------ Provided text

# Sonic Diesel turns in 65.3 mpg



## SciroccoTDI (Jun 15, 2013)

Sorry to pull some thread necromancy - but - my thoughts as a 1.4T Sonic LTZ owner is, GIVE ME THE 2.0 TD in a Sonic here in the US...oh yes....600 lbs lighter than a Cruze...**** that would be fun, and still get 50+ mpg on the highway.


----------



## Ned23 (Jun 16, 2012)

I've heard this thing can push 80 mpg on the highway. Not sure if that's Imperial or US. I bet if you put a hybrid system on this you could push 100 mpg.

(The problem is it would probably cost over 30 thousand dollars and no American driver would pay that for a Sonic, even if it got 150 mpg)


----------



## XtremeRevolution (Jan 19, 2012)

Those are Imperial gallon calculations. 

Sent from AutoGuide.com App


----------



## spacedout (Dec 7, 2010)

XtremeRevolution said:


> Those are Imperial gallon calculations.


If thats the case for comparison my 35.8MPG average is 42.9MPG imperial. In the upper right of Fuelly.com(below the logo) you can quickly switch between all conversions. Even my best MPG if 47.1MPG is only 56.5MPG imperial. 

I like the Idea of this car, but from a cost standpoint Think the cruze diesel is the better value & actually available.


----------



## diesel (Jun 8, 2013)

I would buy one. I was almost going to buy a Sonic turbo but held out for the Cruze and fell in love on the test drive.


----------

------------
------ Record excerpts

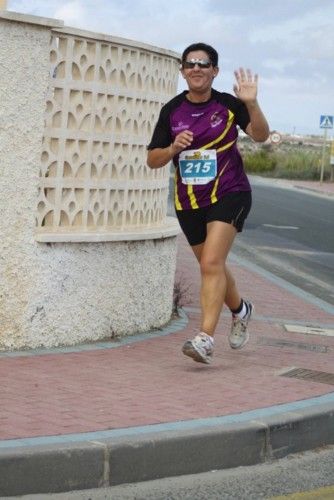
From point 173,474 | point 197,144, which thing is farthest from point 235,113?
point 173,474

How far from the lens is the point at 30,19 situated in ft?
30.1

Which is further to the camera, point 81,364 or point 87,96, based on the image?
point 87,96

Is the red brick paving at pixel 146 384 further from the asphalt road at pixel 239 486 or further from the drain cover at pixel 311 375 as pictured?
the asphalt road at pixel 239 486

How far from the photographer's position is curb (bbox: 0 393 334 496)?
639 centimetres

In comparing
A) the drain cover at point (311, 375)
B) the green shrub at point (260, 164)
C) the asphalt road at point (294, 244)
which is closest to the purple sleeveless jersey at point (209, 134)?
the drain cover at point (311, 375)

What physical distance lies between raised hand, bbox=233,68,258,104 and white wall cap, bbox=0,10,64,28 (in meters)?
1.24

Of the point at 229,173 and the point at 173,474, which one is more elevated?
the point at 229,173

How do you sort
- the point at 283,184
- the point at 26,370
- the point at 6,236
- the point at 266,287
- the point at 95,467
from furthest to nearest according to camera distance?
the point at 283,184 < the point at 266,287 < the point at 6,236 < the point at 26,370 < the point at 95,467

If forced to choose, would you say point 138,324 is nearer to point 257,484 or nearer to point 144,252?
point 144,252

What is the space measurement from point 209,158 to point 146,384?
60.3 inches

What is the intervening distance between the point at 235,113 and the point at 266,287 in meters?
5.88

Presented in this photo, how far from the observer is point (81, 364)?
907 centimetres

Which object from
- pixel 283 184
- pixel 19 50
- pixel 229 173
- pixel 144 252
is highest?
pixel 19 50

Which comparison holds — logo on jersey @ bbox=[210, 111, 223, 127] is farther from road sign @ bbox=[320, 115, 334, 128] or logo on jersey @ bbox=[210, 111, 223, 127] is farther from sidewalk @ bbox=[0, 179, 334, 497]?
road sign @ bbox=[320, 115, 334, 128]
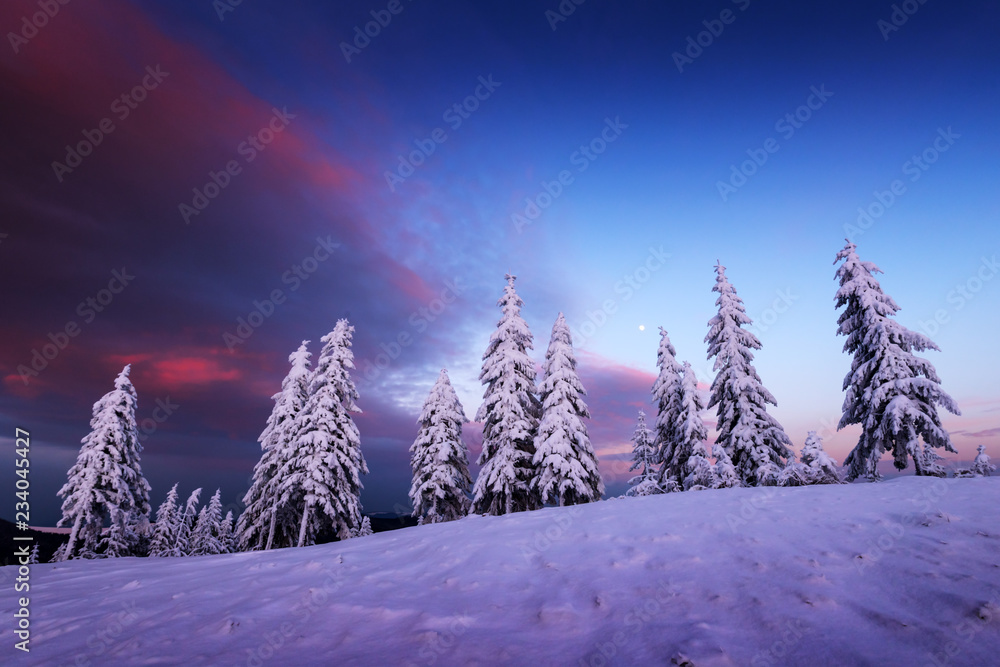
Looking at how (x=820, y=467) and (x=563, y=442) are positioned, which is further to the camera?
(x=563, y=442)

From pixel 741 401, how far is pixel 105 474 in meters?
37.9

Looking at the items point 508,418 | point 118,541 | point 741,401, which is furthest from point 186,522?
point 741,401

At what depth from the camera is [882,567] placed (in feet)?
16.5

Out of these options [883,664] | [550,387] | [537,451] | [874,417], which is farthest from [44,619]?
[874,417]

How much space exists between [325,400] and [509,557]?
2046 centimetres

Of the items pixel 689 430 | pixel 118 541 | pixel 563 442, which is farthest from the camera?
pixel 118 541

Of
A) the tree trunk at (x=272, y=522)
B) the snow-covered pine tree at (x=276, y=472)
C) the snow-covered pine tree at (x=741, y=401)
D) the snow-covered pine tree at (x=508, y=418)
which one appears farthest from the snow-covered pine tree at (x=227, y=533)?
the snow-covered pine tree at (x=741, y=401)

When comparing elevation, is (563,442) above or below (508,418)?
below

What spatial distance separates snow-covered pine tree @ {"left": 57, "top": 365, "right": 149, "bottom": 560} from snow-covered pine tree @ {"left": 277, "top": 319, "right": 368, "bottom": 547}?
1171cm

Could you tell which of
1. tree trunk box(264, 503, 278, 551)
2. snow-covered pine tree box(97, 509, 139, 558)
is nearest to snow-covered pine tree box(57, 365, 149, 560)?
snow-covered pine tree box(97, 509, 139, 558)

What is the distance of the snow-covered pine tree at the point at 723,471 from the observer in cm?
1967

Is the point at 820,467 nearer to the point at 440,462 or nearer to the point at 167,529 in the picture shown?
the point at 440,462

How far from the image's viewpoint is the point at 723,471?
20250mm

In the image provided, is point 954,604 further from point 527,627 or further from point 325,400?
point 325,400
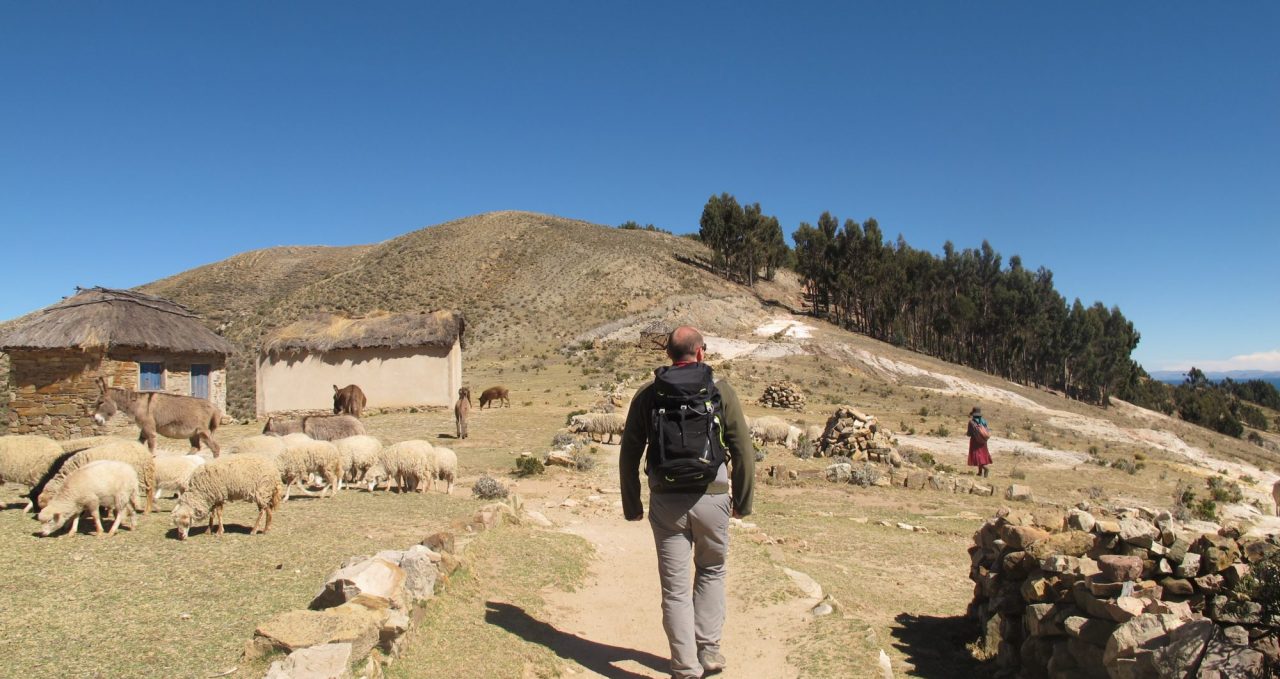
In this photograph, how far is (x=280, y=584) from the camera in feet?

------------
------ Record excerpts

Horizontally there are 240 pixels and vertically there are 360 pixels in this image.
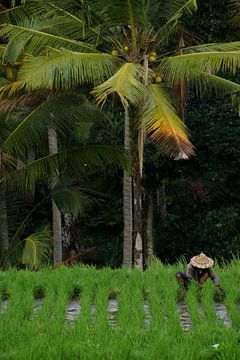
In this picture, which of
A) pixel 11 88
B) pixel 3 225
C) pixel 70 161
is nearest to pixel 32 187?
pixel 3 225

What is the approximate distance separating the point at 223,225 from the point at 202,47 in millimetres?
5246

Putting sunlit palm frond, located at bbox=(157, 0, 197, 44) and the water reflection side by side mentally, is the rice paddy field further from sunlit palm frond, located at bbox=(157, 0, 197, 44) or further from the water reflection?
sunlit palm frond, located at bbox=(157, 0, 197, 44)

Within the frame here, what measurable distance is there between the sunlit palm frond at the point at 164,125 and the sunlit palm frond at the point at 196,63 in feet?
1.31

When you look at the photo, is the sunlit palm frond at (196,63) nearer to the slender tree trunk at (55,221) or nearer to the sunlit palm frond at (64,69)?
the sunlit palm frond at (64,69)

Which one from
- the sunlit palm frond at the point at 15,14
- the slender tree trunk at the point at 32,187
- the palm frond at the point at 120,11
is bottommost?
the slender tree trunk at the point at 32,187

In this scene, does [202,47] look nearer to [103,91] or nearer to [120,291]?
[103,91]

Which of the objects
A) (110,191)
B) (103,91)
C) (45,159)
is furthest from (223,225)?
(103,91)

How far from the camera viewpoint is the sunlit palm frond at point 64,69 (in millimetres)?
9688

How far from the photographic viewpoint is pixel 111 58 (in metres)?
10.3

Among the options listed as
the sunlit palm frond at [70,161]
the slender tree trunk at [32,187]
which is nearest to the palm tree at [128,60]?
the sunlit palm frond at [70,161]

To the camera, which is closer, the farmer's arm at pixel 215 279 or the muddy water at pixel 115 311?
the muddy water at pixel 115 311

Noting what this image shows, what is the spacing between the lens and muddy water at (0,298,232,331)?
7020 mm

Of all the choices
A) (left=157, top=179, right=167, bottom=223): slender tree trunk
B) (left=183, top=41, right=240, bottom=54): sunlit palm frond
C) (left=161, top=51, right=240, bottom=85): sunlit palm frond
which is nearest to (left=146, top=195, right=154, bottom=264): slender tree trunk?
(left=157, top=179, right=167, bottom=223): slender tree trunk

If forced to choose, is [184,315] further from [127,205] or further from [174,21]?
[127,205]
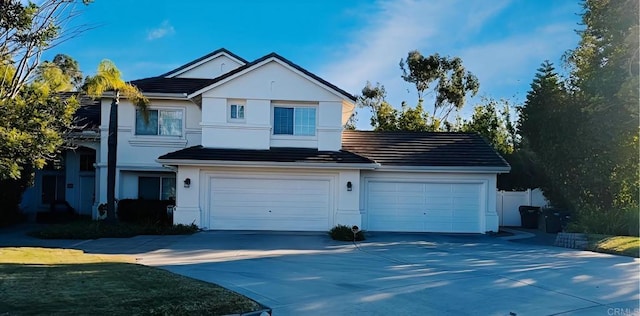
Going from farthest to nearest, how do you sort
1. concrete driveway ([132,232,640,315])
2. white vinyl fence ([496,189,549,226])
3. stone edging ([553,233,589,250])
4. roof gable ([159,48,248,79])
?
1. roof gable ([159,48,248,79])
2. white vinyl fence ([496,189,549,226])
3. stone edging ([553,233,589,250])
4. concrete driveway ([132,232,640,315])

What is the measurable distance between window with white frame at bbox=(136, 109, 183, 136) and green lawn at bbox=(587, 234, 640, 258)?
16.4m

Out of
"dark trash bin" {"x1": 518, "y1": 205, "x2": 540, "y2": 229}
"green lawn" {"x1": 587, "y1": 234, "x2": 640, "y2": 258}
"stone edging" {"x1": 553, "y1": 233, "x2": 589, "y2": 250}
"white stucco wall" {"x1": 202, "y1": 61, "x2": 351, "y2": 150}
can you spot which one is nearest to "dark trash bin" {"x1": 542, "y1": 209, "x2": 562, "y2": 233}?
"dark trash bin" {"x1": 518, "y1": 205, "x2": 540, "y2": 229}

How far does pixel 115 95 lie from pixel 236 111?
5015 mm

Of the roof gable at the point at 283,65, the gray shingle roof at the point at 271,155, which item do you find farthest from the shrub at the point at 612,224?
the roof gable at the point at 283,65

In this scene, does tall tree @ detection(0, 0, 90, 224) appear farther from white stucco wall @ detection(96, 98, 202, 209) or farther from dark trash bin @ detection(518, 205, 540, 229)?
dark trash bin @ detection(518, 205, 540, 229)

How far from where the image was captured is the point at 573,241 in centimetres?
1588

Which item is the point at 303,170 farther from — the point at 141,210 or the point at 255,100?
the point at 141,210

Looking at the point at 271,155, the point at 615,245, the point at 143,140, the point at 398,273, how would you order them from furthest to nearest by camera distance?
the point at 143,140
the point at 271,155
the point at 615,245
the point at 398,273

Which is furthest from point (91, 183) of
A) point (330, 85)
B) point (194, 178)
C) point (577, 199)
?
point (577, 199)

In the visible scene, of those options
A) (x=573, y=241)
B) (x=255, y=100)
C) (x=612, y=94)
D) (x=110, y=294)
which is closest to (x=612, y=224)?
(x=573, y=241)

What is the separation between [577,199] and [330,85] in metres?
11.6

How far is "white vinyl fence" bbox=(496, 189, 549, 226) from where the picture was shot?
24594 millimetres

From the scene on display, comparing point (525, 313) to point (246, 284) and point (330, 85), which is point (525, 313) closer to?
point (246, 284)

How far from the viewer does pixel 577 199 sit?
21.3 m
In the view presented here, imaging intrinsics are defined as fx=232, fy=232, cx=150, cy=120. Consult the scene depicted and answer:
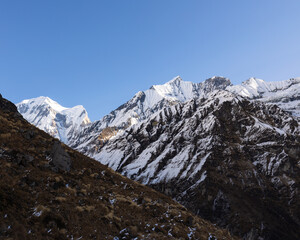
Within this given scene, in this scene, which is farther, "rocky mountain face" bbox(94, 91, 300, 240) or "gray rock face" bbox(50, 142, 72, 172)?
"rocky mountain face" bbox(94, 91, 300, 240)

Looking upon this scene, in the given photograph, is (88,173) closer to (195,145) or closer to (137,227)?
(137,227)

------------

## Your tasks
• a. Copy the forum thread word for word from "I like the Idea" up to and including "the test drive.".
• b. Please repeat, character for character, the lines of the rows from the line with "From point 173,474" up to and including the line with "639 centimetres".
These rows have no connection to the forum thread.

## Solved problems
• a.
I like the Idea of this car, but from a cost standpoint Think the cruze diesel is the better value & actually available.


----------



## diesel (Jun 8, 2013)

I would buy one. I was almost going to buy a Sonic turbo but held out for the Cruze and fell in love on the test drive.

• b.
From point 173,474 | point 197,144, which thing is farthest from point 235,113?
point 173,474

How far from the lens is the point at 30,19 situated in ft?
30.1

Which is further to the camera, point 81,364 or point 87,96, based on the image?
point 87,96

Is the red brick paving at pixel 146 384 further from the asphalt road at pixel 239 486 or further from the drain cover at pixel 311 375 as pictured?
the asphalt road at pixel 239 486

How far from the photographer's position is curb (bbox: 0 393 334 496)?
639 centimetres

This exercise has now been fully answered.